Büyükçekmece Adliyesi emanetinde neler oldu; hem ihmal hem denetimsizlik iddiası var!
Diğer
09 Aralık 2025
Büyükçekmece Adliyesi’nin emanet odasındaki hırsızlık, ülke gündemindeki yerini koruyor.
Adliye binası içindeki emanet odasından yaklaşık 150 milyon lira değerinde 25 kilogram altın ile 50 kilogram gümüşten oluşan toplam 75 kilogram kıymetli eşyanın çalınmasıyla birlikte Adalet Bakanlığı devreye girdi.
Olayın ardından baş gösteren bürokratik karmaşa sırasında doğal olarak emanet odasından sorumlu savcı, savcının görevinden sorumlu olan başsavcı vekili, adliyenin bütününden sorumlu başsavcı ile emanet odasından sorumlu şef ve adliye personeli sürecin tam merkezindeler.
Soygunla ilgili hafta sonunda savcılık talimatıyla başlatılan soruşturmada polis, aralarında firari şüpheli Erdal Timurtaş’ın yakınlarının da yer aldığı 10 şüpheliyi gözaltına aldı.
Filmlere konu olabilecek türden yaşanan soygunla ilgili beklendiği üzere, Adalet Bakanı Yılmaz Tunç’un onayıyla görevlendirilen iki müfettiş, çalışmalarına perşembe günü başladı. İki müfettiş, olayın öncesini ve sonrasını araştıracak.

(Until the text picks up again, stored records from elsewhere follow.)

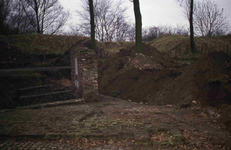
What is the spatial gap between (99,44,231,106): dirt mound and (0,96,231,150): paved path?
1479 mm

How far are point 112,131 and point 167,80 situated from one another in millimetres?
6281

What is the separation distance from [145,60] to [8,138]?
9.60m

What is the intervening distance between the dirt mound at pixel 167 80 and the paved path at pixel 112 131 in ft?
4.85

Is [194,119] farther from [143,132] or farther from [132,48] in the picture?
[132,48]

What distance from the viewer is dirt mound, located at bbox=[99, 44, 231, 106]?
687cm

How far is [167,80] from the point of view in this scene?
9891 mm

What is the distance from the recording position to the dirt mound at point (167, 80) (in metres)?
6.87

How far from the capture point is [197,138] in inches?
165

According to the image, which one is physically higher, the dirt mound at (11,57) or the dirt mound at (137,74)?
the dirt mound at (11,57)

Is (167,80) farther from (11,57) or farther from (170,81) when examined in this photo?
(11,57)

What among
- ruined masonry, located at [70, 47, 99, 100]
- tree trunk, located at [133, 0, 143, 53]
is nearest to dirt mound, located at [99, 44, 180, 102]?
tree trunk, located at [133, 0, 143, 53]

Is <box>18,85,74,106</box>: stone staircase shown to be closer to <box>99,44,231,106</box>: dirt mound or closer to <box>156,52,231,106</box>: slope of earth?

Olayın yaşanmasıyla birlikte, gerek İstanbul’dan polis kanadından, gerekse Ankara’dan Adalet Bakanlığı’ndan elde ettiğim veriler, bugünkü Büyüteç’in konusu. Adliyede yaşananların daha kolay anlaşılabilmesi amacıyla bilgileri kendi içinde ayrıştırıp aktardım.
Önce, adliye personeli Timurtaş tarafından çalındığı belirtilen altın ve gümüşün kime ait olduğunu açıklamakta fayda var.
Olayın ortaya çıkmasıyla birlikte çalınan altın ve gümüşün göçmen kaçakçılığı soruşturmasında el konulan mallar olduğu bilgisi doğru. Ancak eksikler var.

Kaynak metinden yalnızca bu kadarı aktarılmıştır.